Proclus, who neglected no opportunity of serving the nephew of the rich man whose aid he constantly required for the Queen’s finances, was his guide, and described the decoration of the inner apartments of the royal residence. Their unostentatious simplicity showed the refined taste of their royal occupant. There was no lack of marble and other rare kinds of stone, and the numerous bas-reliefs which covered the walls like the most superb tapestry were worthy of special attention. In the oblong apartment through which the blind man was guided these marble pictures represented in magnificent work scenes from the campaigns in which Ptolemy, the King’s father, had participated as Alexander’s general. Others showed Athene, Apollo, the Muses, and Hermes, surrounding or hastening toward the throne of the same monarch, and others again Greek poets and philosophers.

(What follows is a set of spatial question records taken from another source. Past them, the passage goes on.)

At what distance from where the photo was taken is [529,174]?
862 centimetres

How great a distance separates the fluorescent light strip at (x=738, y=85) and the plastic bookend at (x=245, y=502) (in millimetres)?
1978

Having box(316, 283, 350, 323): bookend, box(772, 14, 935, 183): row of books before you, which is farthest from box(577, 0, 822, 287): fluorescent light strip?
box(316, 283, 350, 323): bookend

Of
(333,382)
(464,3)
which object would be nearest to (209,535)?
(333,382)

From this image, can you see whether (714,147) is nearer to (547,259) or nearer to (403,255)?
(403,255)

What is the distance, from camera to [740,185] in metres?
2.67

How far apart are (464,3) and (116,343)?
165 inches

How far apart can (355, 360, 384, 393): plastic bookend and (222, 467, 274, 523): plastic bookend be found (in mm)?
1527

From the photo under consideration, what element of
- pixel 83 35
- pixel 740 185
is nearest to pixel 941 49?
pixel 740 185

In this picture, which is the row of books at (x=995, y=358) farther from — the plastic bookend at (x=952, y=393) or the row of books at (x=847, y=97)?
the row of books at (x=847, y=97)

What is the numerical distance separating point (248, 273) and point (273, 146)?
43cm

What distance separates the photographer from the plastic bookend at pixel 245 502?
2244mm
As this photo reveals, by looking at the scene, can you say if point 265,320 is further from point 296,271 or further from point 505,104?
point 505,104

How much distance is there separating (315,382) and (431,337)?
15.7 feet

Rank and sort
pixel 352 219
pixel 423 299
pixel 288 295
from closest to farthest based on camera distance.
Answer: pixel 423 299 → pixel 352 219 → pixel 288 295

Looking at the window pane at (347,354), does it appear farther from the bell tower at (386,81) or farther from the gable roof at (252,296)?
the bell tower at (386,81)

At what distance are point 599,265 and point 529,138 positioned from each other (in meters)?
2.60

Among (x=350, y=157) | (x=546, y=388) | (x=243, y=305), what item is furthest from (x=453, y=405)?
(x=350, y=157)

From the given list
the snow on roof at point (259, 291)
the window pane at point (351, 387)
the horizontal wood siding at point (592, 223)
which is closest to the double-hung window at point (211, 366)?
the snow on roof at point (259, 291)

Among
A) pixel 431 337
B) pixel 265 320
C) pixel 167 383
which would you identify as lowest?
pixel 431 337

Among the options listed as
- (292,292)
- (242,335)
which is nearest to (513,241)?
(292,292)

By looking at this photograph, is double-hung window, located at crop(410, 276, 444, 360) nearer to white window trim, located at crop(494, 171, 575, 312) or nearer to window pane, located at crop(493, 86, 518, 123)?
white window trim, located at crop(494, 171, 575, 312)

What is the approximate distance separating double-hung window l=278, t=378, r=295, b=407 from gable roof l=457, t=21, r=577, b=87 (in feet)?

Magnificent coloured mosaic pictures covered the floor and many flat spaces above door and windows, but gold and silver had been sparingly used.
Masterpieces of painting and sculpture were the ornaments of the room. In the antechamber, where Hermon waited for the King, Proclus mentioned one of the finest statues of Alexander by Lysippus, and an exquisite Eros by Praxiteles.
The period of waiting, however, became so long to the spoiled artist that he anticipated the monarch’s appearance with painful discomfort, and the result of the few minutes which Ptolemy II devoted to his reception was far behind the hopes he had fixed upon them.
In former days he had often seen the narrow-shouldered man of barely medium height who, to secure his own safety, had had two brothers killed and sent another into exile, but now ruled Egypt shrewdly and prudently, and developed the prosperity of Alexandria with equal energy and foresight.
Now, for the first time, Hermon heard him speak. He could not deny that his voice was unusually pleasant in tone, yet it unmistakably issued from the lips of a sufferer.
The brief questions with which he received the blind artist were kindly, and as natural as though addressing an equal, and every remark made in connection with Hermon’s answers revealed a very quick and keen intellect.
He had seen the Demeter, and praised the conception of the goddess because it corresponded with her nature. The sanctity which, as it were, pervaded the figure of the divine woman pleased him, because it made the supplicants in the temple feel that they were in the presence of a being who was elevated far above them in superhuman majesty.
“True,” he added, “your Demeter is by no means a powerful helper in time of need. She is a goddess such as Epicurus imagines the immortals. Without interfering with human destiny, she stands above it in sublime grandeur and typical dignity. You belong, if I see correctly, to the Epicureans?”
“No,” replied Hermon. “Like my lord and King, I, too, number myself among the pupils of the wise Straton.”